### Directions
A: Answer these questions about the Benalec share report:
(i) At what price did Benalec's shares end on the day after the debut?
(ii) Which research house set the most bullish fair value?
(iii) What market share does the Frost & Sullivan report estimate for Benalec?
B: In the records, reproduce the lines starting with the line containing "How far is pixel" and going on through the line containing "A: point (69, 54)", renaming "pixel" to "location" and leaving everything else unchanged. Give only those lines.

START Quoted passage

Shares of Benalec Holdings Bhd continued to draw investor interest a day after its debut on Bursa Malaysia.
Despite the weak stock market conditions, its shares traded initially higher, rising by three sen to RM1.37 before succumbing to the market sell-off to end one sen lower at RM1.33. A total of 18.85 million shares were traded.
The stock’s one sen loss, however, was viewed as relatively small in the context of the market’s poor performance, where declining stocks thumped advancing ones by a 4-to-1 ratio while the FBM KLCI shed 4.45 points to 1570.04. Moreover, Benalec’s stock had already surged 34 sen or 34% in its debut on Monday, where it ended at RM1.34 versus its IPO price of RM1.00.
Analysts are generally positive on the company, with fair values ranging from RM1.16 to RM1.95, noting its strength in marine construction, which is a high-margin niche market.
The most bullish of these fair values is from Maybank IB Research, whose RM1.95 sum-of-parts fair value was based on 12 times forward earnings for Benalec’s operations and RM19 psf for its landbank. AmResearch has a sum-of-parts fair value of RM1.90.
At the other end of the scale, both JF Apex Securities and TA Securities have a fair value of RM1.16 each, based on peer price-to-earnings comparison.
Benalec’s operations comprise land reclamation, dredging and the construction of marine structures. For the most recent financial year, 89% of the revenue was derived from marine construction for local clientele, with the remaining 11% from ship chartering services provided in Singapore.
With an estimated market share of 17.9%, it is the second largest marine construction firm in Malaysia, according to a Frost & Sullivan report. Benalec’s strength also lies in its vertical integration as it owns a significant portion of the operational framework. In the company’s IPO prospectus, it is noted that for the past three years, only an average of 17.7% of their activities were outsourced.

END Quoted passage
START Stored records

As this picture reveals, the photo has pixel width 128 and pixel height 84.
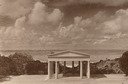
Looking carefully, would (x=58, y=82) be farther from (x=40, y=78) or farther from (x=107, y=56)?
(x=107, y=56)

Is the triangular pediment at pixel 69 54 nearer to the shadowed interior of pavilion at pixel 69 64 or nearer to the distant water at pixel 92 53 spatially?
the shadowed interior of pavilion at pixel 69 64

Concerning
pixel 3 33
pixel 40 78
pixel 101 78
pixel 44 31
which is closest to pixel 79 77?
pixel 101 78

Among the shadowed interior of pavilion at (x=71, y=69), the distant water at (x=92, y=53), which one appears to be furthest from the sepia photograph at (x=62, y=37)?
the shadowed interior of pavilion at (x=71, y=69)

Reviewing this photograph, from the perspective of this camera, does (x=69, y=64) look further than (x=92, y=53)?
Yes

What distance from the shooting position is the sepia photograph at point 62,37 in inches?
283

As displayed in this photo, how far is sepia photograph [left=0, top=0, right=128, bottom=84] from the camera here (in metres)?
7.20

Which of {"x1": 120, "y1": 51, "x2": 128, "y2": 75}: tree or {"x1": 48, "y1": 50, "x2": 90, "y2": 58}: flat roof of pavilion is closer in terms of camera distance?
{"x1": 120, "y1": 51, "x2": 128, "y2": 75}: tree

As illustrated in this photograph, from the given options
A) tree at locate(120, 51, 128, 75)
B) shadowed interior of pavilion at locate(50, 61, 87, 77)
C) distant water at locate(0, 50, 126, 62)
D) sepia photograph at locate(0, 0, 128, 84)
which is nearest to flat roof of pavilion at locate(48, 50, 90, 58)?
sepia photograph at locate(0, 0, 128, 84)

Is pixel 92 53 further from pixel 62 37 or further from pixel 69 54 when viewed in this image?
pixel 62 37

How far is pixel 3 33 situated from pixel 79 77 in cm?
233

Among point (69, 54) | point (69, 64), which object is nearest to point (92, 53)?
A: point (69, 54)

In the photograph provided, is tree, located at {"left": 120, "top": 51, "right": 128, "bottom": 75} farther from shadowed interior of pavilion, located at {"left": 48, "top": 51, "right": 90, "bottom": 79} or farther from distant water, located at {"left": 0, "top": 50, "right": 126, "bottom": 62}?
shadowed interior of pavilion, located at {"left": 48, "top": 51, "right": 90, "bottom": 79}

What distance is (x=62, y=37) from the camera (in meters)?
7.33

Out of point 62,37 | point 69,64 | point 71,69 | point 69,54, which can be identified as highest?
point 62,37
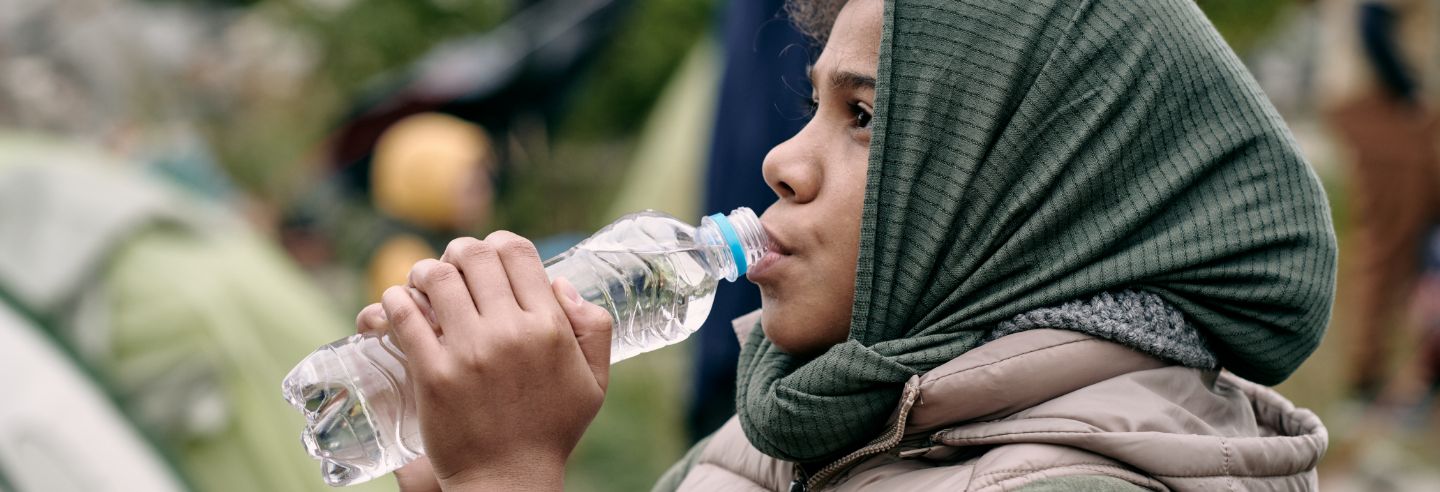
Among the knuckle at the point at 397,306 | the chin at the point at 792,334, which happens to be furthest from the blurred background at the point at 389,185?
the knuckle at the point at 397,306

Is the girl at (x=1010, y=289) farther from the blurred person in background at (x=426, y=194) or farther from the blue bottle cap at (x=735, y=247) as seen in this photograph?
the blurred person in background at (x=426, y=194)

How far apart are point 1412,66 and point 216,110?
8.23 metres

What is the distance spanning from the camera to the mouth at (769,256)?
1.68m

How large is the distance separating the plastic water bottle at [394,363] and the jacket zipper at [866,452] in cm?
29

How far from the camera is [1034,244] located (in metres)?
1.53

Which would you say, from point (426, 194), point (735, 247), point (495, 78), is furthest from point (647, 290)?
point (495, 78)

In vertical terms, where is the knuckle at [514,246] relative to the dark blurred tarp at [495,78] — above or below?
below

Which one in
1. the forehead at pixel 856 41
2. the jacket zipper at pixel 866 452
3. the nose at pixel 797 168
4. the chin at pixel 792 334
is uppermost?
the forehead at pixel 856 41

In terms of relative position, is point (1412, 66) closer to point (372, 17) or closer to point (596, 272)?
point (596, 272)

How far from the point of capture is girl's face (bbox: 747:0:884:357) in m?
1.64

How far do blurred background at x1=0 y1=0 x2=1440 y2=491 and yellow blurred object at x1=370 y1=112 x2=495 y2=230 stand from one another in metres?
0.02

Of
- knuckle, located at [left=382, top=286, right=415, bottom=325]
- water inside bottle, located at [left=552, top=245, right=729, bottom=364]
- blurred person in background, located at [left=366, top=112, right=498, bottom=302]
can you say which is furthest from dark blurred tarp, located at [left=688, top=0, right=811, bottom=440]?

END Stored records

### Solutions for each task
A:
(i) RM1.33
(ii) Maybank IB Research
(iii) 17.9%

B:
How far is location 3 33 situated from location 79 77 in cm?
233

Among point (69, 54) | point (69, 64), which object is nearest to point (92, 53)?
A: point (69, 54)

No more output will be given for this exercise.